038 // A play without a stage: art in the time of closed theatres
Featured speaker: Heidi Craig
In September 1642, English Parliament outlawed public stage plays, a prohibition that would last 18 long years. Formerly bustling theatres stood vacant or were converted into tenements, and the celebrity actors of the day fell into penniless obscurity. The culture of dramatic performance was forced to change. Amid nostalgia for what had come before, publications of dramatic works flourished, laying the stage for what we now know as the modern canon, the editorial, and the elevation of Shakespeare’s works to lasting dominance in English language drama.
This salon will consider the nature of drama in a world without live theatre. What does artistic culture look like without high-profile performance? How does art become canonical? And what parallels can be drawn between the ban of the mid-17th century and our modern, socially distanced era?

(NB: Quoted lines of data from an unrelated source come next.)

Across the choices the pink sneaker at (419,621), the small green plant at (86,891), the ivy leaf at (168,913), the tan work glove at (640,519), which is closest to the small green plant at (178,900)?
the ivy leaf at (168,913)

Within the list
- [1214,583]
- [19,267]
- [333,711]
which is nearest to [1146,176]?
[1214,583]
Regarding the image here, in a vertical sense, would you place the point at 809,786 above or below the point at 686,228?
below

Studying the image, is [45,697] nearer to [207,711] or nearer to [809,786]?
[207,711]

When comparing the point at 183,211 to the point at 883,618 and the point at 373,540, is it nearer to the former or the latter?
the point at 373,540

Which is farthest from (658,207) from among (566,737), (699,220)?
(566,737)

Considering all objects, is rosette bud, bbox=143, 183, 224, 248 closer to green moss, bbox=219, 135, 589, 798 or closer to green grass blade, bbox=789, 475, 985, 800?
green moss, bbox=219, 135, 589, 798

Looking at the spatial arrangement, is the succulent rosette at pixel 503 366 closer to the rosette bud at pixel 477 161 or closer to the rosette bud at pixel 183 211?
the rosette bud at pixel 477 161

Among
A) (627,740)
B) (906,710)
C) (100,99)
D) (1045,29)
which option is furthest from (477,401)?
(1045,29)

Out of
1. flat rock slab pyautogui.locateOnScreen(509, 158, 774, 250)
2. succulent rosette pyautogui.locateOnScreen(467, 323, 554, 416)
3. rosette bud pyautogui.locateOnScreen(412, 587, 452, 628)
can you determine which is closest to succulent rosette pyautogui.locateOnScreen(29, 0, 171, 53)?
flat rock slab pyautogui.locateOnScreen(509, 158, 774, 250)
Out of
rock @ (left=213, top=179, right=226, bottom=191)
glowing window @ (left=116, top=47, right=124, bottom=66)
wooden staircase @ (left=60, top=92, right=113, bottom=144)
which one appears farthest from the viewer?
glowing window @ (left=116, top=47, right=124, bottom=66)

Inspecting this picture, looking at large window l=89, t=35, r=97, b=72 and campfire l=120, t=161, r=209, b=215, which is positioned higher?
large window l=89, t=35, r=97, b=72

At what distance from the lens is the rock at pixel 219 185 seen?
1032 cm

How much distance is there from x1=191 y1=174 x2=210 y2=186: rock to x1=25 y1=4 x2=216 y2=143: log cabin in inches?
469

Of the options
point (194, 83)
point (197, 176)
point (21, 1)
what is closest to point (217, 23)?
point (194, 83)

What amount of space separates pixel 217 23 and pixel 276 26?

Heidi received a PhD in English Literature from the University of Toronto and is an assistant professor of English at Texas A&M University. She is also the editor of the World Shakespeare Bibliography, and editor of Early Modern Dramatic Paratexts, which once completed will be a fully-searchable open-access database of all dramatic paratexts printed up to 1660. Heidi's research and teaching is about Shakespeare, early modern drama, gender studies, book history, and digital humanities.
This salon took place November 12, 2021.